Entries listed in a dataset
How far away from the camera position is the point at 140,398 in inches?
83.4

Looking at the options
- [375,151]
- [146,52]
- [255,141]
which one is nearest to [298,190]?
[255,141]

- **Written task**
Pull out every row above and copy its lines again with no changes.

- **Task output**
How far away from the camera position is the point at 140,398 in inches?
83.4

Looking at the options
- [375,151]
- [146,52]
- [255,141]
which one is nearest to [298,190]?
[255,141]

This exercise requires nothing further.